[Consignes de travail] Citez mot pour mot tout le passage du texte fourni ci-dessous qui va de « Après, il y » jusqu'à « est loin derrière. ».

[Texte fourni]
*-*-*

On peut faire plusieurs bilans. D’abord un bilan humain qui est extraordinaire. Toutes les rencontres que j’ai pu faire et tout le travail que j’ai pu effectuer avec les acteurs dans une ambiance très sereine. De ce point de vue, ce n’est que du bonheur, du plaisir. Evidemment, j’ai à chaque fois recherché les meilleurs acteurs pour mes pièces, c’est-à-dire des comédiens qui puissent fonctionner au sein d’une troupe. C’est terriblement important pour moi.
Après, il y a le bilan financier et là, c’est beaucoup plus mitigé. Cela a été très bien pendant quelques années, puis j’ai eu un problème de permis pour un spectacle, avec des dates annulées et ce que cela entraîne. Cela m’a complètement plongé dans une dèche financière gigantesque. J’ai du alors, pendant quatre à cinq ans, la remonter à bout de bras pour pouvoir éponger mes dettes. {…} C’est un drame pour quelqu’un comme moi qui n’en avait jamais eues. Heureusement, tout cela est loin derrière.

*-*-*

[Données fournies]

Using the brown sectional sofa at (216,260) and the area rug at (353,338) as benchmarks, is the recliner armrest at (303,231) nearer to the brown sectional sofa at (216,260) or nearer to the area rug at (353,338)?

*-*-*

[Réponse finale]
Après, il y a le bilan financier et là, c’est beaucoup plus mitigé. Cela a été très bien pendant quelques années, puis j’ai eu un problème de permis pour un spectacle, avec des dates annulées et ce que cela entraîne. Cela m’a complètement plongé dans une dèche financière gigantesque. J’ai du alors, pendant quatre à cinq ans, la remonter à bout de bras pour pouvoir éponger mes dettes. {…} C’est un drame pour quelqu’un comme moi qui n’en avait jamais eues. Heureusement, tout cela est loin derrière.